Possiamo organizzare il nostro viaggio stabilendo prima di partire quale è la meta a patto che la meta sia un’idea e un’immagine precisa e che ci sia in noi la convinzione che questa possibilità sia l’unica, la migliore per noi, quella vera, quella che non subirà delle interferenze o delle modificazioni “in corso d’opera”. Insomma, vogliamo che quella che abbiamo deciso a tavolino o discutendo con i familiari o con gli amici – magari anche molto ma molto tempo prima di partire – sia la storia vera, quella che corrisponde ai nostri desideri. Non amiamo l’imprevisto, così come non gradiamo che qualcuno o qualcosa ci distragga durante il viaggio, confondendo e rendendo opaca l’idea e l’immagine della meta. Non ci piace che qualcuno o qualcosa disturbi la nostra idea, o che magari ci imponga di cambiare il nostro progetto – piccolo o grande, semplice o impegnativo, di breve o di lungo periodo che sia. Deciso un viaggio rifiutiamo il cambiamento durante il percorso e non abbiamo nessuna intenzione di accettarlo, di fare quel qualcosa che è necessario per stare meglio durante il viaggio. È naturale; siamo continuamente alla ricerca di sicurezza e stabilità ed ogni cambiamento ci impaurisce e ci spinge a generare barriere.

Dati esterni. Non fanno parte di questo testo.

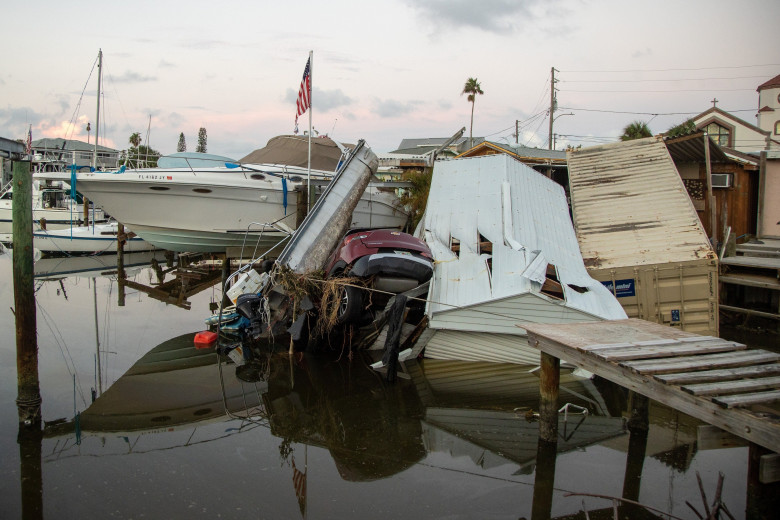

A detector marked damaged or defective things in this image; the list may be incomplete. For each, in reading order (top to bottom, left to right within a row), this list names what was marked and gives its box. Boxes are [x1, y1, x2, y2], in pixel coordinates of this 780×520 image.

Ecco, durante il viaggio ... la “terra di mezzo” esiste, la osserviamo, la attraversiamo, la percepiamo, la utilizziamo, la influenziamo, ne siamo partecipi fino al momento in cui la meta non ci appare ben delineata così come noi l’avevamo immaginata e così il nostro cuore può gioire e il nostro corpo vivere della gratificazione dell’arrivo. Molti lavorano lontano da casa e spesso percorrono il tragitto che da casa li conduce al lavoro: 3, 7, 20, 40, 100, persino 200 chilometri al giorno! A piedi, in motorino, in auto, in treno?

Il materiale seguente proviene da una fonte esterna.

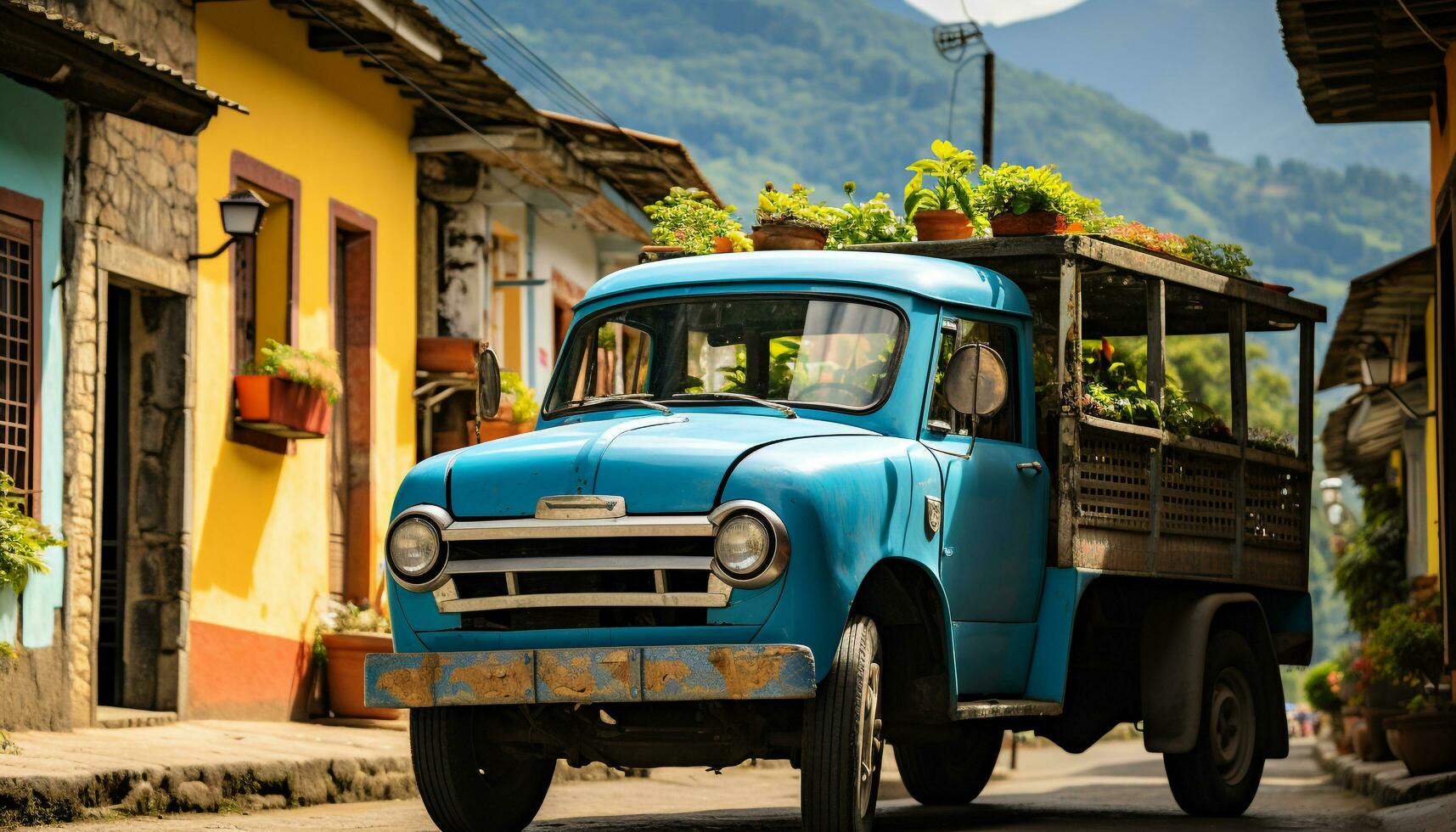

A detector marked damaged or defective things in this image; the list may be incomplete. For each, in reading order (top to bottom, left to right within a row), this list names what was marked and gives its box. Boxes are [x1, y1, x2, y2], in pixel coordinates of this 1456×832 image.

rusty bumper [361, 644, 821, 711]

La terra di mezzo è quella che attraversiamo “sempre, tutti i giorni” ed è ormai a noi familiare, prevedibile. E noi la attraversiamo inconsapevoli, spesso senza guardare, senza capire e sentire che in quella terra vivono uomini, animali, piante. In quella terra di mezzo si svolgono storie, attività, amori, conflitti, tragedie, giochi. Secondo quali regole e secondo quali libertà? In questo spazio del “mesoscopico” potrebbero essere annidate altre storie, altre vite, altre emozioni, altre infinite possibilità!

Siamo proprio certi che le nostre “terre di mezzo” non siano degne di un “supplemento di indagine”, di qualche momento di attenzione, di riposo, di approfondimento? E se invece, mentre noi le attraversiamo, queste terre ci svelassero dei misteri, delle immagini inattese, dei saperi profondi e arricchenti? E se lasciassimo insinuare in questa permanente e ossessiva ricerca di certezza, di regolarità e di prevedibilità delle utili distrazioni? Per noi un grande premio! Nuove opportunità, nuove scoperte, nuove conoscenze. È necessario decidere se fermarsi e farsi coinvolgere o se invece tirare diritti … il dilemma tra regolarità e novità è sempre sull’uscio!